This blog post (and the associated podcast episode) was inspired by the movie Encanto, which I absolutely loved. One of the top complaints that I’ve heard from people who reviewed the movie is that there’s no villain, there’s no conflict from antagonist who poses a threat to the clear hero of the story. I believe there is a villain in this movie, but the villain isn’t a person. The villain is a set of conditions that contaminate the confidence of the 3 characters and turn them into what I call the Performer, the Prover and the Perfect One.
Encanto is about a family, and in my experience as a Confidence Coach our families play a huge role in how we be we develop and turn into the women we are in adulthood. Family shapes us often times more than we realize – we learn habits & get programmed when we’re young and those patterns become our personality later on in our lives.
The confidence growth journey will require us to confront this conditioning and challenge us to ask questions that will make us uncomfortable, and in watching the movie it was hard for me to ignore the dynamics between the family members and how those familial relationships shaped the characters and their confidence.
Confidence feels like freedom, ease, lightness and rest – but the pressure from learned habits and the trained ways of being becomes a hinderance to our confidence and growth, like we see in the 3 Madrigal sisters in the movie.
Sister Luisa is the Performer. The strong one who does everything for everybody, and she struggles with knowing who she is when her strength begins to fade. That pressure she sings about? (If you learned how to be the “responsible” child growing up, I’m willing to be you felt seen….) Luisa comes to realize that her worth isn’t something that needs to be earned.
Sister Isabela is the Perfect One. The expectation of perfection causes her to stifle what she really thinks, feels and believes behind her smile. She begins to ask questions and discovers herself after making something unexpected, and decides that she wants the freedom to be imperfect and interesting
And finally, Sister Mirabel is the Prover. Even though everybody says she’s just like everyone else in the family, she recognizes that she’s low-key ostracized because she’s different…so she’s determined to prove herself. Everything she does is with the goal of making her family proud.
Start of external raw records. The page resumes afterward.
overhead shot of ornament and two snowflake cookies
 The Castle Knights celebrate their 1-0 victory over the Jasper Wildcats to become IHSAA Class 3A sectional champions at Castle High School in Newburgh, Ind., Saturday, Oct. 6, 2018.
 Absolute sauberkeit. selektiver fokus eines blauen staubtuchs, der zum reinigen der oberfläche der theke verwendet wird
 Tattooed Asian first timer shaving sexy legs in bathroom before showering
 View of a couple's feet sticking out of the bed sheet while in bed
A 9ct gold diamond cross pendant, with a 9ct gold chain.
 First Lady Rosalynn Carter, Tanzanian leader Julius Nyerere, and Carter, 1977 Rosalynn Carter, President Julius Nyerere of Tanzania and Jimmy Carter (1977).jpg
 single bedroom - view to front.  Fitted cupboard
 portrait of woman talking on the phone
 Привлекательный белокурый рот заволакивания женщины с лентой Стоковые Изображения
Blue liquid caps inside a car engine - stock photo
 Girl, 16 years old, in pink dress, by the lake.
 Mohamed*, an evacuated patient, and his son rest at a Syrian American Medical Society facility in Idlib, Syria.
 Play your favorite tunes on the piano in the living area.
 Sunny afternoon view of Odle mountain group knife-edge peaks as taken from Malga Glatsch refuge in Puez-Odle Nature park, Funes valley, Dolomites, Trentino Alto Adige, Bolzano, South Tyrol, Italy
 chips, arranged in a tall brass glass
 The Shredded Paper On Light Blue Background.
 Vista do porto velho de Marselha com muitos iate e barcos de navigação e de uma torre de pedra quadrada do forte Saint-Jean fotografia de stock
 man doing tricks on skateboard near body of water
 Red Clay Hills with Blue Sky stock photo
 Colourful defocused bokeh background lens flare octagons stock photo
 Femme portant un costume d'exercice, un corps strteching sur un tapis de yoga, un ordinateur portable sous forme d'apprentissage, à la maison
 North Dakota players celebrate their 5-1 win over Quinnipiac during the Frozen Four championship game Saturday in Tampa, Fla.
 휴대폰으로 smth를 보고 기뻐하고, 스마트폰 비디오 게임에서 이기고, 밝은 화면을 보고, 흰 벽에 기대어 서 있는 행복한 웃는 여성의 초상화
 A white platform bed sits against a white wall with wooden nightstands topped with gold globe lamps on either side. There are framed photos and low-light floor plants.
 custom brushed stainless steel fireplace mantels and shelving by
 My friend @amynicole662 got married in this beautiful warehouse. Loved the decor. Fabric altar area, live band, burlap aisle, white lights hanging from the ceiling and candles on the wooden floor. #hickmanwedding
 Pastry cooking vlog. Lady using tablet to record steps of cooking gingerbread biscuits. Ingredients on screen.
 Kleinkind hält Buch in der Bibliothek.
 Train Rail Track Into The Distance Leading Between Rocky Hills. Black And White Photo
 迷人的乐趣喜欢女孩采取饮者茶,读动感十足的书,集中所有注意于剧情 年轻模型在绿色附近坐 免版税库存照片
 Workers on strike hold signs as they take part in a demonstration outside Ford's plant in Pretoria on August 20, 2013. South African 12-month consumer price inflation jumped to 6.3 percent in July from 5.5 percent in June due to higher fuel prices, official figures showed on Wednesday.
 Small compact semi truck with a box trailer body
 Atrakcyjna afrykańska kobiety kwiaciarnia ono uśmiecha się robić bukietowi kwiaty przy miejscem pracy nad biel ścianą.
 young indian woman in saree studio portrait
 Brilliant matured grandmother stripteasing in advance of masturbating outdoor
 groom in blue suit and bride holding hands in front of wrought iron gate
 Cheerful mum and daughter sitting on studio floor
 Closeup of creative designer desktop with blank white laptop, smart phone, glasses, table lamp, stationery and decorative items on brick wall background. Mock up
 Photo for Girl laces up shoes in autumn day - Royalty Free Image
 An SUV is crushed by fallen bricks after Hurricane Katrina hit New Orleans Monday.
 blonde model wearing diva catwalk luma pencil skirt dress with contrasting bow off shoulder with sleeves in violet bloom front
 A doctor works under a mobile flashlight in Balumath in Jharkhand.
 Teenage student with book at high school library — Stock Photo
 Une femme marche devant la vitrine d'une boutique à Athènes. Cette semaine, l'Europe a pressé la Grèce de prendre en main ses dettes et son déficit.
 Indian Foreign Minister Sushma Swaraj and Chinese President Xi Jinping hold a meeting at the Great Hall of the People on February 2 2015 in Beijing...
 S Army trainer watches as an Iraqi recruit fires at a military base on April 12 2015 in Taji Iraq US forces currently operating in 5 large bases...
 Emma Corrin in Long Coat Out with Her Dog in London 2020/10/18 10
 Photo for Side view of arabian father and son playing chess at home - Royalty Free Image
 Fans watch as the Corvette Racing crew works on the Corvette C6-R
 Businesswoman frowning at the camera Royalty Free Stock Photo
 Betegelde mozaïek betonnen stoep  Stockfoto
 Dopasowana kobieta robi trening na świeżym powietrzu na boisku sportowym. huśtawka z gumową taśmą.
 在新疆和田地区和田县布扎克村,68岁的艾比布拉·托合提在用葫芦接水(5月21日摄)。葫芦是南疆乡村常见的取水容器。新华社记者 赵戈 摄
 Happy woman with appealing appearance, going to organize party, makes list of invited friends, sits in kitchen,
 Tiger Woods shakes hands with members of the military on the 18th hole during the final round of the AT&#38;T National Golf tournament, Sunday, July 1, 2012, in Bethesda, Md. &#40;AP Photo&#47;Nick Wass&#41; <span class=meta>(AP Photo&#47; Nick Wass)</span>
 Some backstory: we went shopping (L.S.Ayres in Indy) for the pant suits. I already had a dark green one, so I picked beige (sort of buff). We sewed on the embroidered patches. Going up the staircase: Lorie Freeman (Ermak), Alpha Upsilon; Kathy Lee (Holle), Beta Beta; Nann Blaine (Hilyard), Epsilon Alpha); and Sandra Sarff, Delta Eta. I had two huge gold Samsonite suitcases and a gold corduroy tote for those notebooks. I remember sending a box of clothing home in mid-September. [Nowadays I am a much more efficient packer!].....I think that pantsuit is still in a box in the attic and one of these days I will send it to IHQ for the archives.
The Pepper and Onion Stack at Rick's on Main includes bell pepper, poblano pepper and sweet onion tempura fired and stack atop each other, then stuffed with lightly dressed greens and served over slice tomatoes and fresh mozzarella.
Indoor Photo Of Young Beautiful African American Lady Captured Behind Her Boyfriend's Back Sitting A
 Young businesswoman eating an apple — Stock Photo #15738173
In the end she realizes how exhausting that is and decides to see herself for who she is and appreciate everything about herself.
I saw these characters and immediately recognized the common threads among many of the women that I’ve worked with as clients, those who connect online & reply to my emails.
This is an animated movie with GEMS for days…listen to episode 211 of the Confident Women Glow podcast below:
If you see yourself in these characters, I hope you also see a blueprint for the evolution that you’ll experience throughout your confidence growth journey as you purge your life of these patterns.
Give yourself permission to let go of these learned behaviors and ways of being – the real you is in there, she just needs room to expand.